Se abrió paso a tientas hasta la vela y los fósforos. Cuando la tenue lucecilla les permitió verse se sintió cohibida. Sólo podía percibir que su hermano tenía la tez insólitamente oscura, y captó la mirada furtiva de unos ojos azules increíblemente grandes que centellearon súbitamente con la excepcional conciencia de su mutuo propósito de observarse el uno al otro. El hermano y la hermana se miraron un instante con compasión sin intercambiar una palabra. Pero Margaret estaba segura de que Frederick le agradaría como compañero tanto como le quería ya como hermano.

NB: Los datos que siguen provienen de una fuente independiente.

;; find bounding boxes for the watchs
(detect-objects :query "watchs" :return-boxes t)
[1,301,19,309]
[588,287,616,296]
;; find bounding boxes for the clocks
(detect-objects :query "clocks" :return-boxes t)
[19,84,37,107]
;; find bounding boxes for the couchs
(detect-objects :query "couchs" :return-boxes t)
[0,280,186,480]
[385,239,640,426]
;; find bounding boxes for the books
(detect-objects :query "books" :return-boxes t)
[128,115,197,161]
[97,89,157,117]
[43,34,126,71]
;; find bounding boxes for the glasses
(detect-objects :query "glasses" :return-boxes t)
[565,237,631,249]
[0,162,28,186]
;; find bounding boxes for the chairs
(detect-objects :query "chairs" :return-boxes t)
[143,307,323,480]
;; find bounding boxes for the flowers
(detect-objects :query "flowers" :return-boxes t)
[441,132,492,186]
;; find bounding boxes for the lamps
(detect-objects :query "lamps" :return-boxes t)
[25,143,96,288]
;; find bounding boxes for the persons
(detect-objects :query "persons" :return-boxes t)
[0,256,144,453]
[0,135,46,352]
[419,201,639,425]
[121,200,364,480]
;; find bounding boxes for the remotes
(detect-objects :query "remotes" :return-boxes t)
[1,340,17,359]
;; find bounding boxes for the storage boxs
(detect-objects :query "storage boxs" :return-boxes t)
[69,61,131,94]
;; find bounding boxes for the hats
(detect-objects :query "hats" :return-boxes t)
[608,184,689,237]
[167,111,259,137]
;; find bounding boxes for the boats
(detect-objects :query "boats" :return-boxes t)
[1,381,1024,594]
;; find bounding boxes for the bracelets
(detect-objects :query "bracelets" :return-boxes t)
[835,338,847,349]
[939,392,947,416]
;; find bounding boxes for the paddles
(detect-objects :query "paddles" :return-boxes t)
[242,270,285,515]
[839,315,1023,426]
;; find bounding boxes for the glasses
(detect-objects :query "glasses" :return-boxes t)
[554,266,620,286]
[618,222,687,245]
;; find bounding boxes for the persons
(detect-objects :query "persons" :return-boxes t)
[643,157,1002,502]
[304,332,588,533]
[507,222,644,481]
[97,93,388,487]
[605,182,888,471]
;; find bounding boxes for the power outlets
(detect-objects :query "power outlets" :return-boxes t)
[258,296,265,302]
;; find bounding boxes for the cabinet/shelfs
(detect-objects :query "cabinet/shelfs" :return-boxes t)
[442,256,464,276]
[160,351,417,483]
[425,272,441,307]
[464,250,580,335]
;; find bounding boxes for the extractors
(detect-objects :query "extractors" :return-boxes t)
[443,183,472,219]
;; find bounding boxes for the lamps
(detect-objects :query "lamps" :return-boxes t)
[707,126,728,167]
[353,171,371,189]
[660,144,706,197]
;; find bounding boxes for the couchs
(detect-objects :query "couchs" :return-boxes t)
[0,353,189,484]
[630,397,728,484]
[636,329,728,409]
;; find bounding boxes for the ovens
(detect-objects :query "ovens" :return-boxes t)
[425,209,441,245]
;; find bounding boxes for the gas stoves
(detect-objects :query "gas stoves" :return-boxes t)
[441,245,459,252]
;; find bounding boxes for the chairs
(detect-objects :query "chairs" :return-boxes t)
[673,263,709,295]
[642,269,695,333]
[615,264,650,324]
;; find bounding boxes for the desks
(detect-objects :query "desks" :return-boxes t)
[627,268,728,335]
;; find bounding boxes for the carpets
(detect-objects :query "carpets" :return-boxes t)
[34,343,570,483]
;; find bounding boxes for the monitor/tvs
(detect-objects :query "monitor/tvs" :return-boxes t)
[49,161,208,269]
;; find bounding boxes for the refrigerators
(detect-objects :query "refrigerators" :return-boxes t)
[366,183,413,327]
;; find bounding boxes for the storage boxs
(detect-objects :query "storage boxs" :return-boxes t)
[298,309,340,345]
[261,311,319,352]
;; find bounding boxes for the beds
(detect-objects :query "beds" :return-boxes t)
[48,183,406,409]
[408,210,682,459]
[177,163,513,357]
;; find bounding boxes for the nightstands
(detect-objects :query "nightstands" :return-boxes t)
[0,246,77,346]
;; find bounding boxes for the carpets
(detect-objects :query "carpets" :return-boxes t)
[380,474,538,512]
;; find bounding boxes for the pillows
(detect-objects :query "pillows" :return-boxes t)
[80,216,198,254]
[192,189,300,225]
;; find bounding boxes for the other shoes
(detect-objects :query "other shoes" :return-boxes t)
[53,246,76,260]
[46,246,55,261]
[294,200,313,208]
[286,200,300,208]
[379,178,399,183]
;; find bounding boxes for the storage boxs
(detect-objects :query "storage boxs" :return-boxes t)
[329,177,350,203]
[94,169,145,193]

Subió las escaleras mucho más animada. Y no es que su dolor fuera menor, en realidad, sino que resultaba menos opresivo porque contaba con alguien que tenía la misma relación que ella con él. La actitud abatida de su padre ya no tendría el poder de desalentarla. Seguía echado en la misma postura, tan desvalido como siempre. Pero ahora ella tenía el conjuro que le animaría. Tal vez fuera demasiado brusca debido al enorme alivio que sentía.

—Papá —le dijo, echándole los brazos al cuello cariñosamente. En realidad, le alzó la cabeza cansada con cierta brusquedad hasta que la apoyó en sus brazos y pudo mirarle a los ojos para que tomara fuerza y seguridad de los suyos.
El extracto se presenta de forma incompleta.